/---

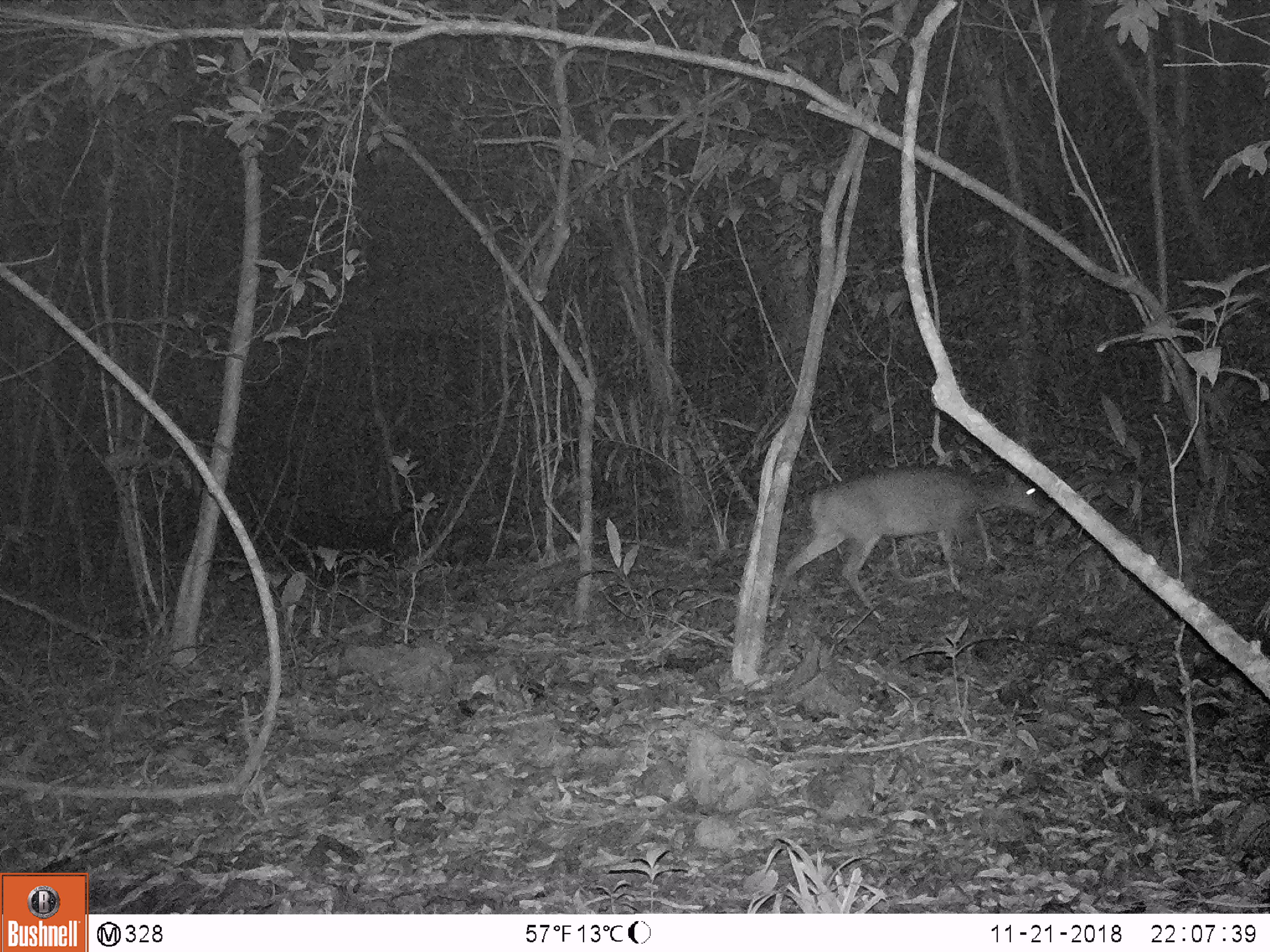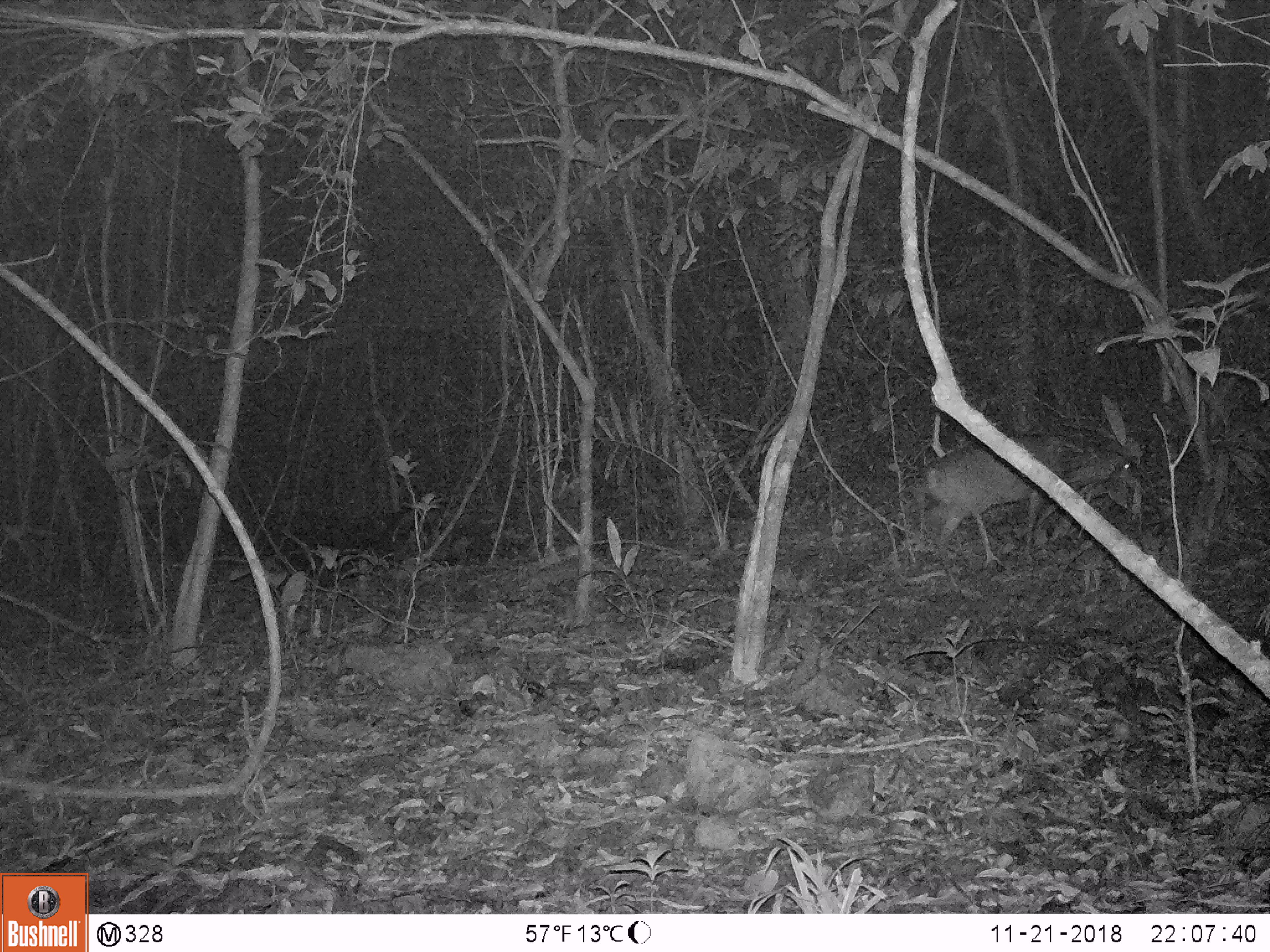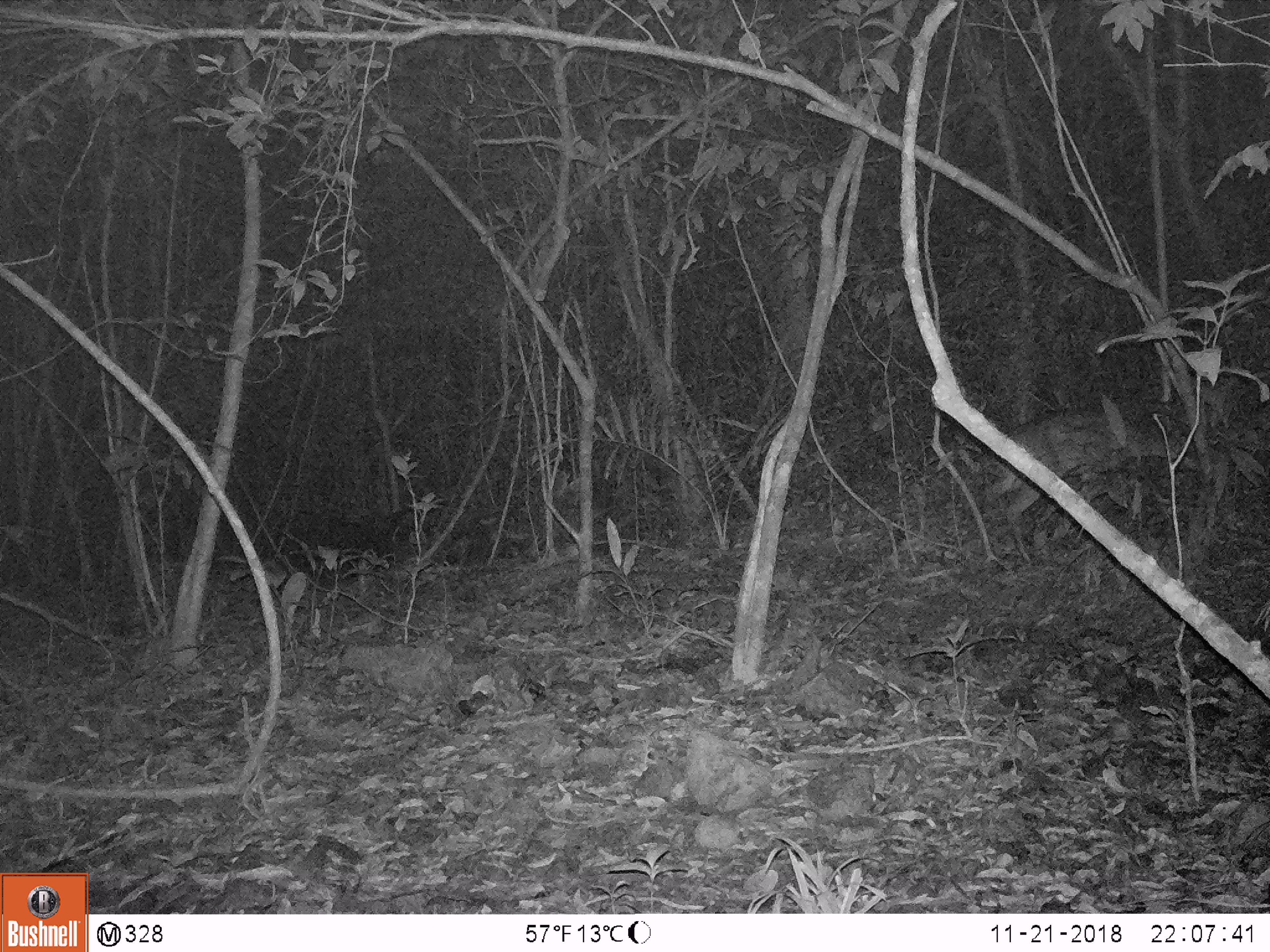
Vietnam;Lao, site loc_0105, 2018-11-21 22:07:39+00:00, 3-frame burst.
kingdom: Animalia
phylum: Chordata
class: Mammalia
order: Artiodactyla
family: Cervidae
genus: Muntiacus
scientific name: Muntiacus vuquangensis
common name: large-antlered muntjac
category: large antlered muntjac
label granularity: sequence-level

\---
/---

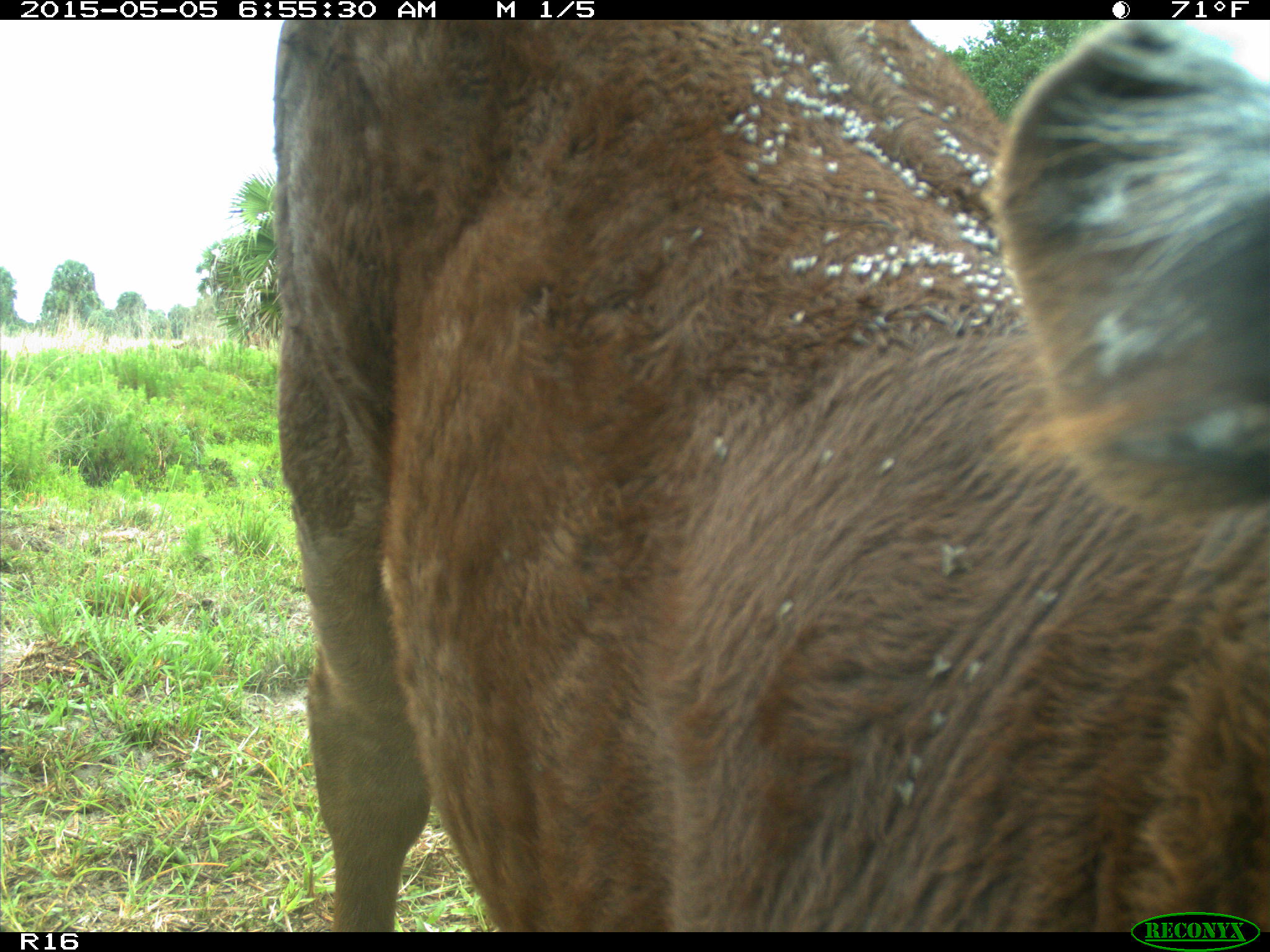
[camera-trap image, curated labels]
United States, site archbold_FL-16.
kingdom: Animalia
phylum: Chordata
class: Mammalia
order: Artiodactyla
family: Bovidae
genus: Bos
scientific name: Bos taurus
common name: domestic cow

\---

The lines above from the one containing "Vietnam;Lao, site loc_0105, 2018-11-21" through the one containing "label granularity: sequence-level" are to be set down exactly, and no others.

(YOUR SOLUTION)
Vietnam;Lao, site loc_0105, 2018-11-21 22:07:39+00:00, 3-frame burst.
kingdom: Animalia
phylum: Chordata
class: Mammalia
order: Artiodactyla
family: Cervidae
genus: Muntiacus
scientific name: Muntiacus vuquangensis
common name: large-antlered muntjac
category: large antlered muntjac
label granularity: sequence-level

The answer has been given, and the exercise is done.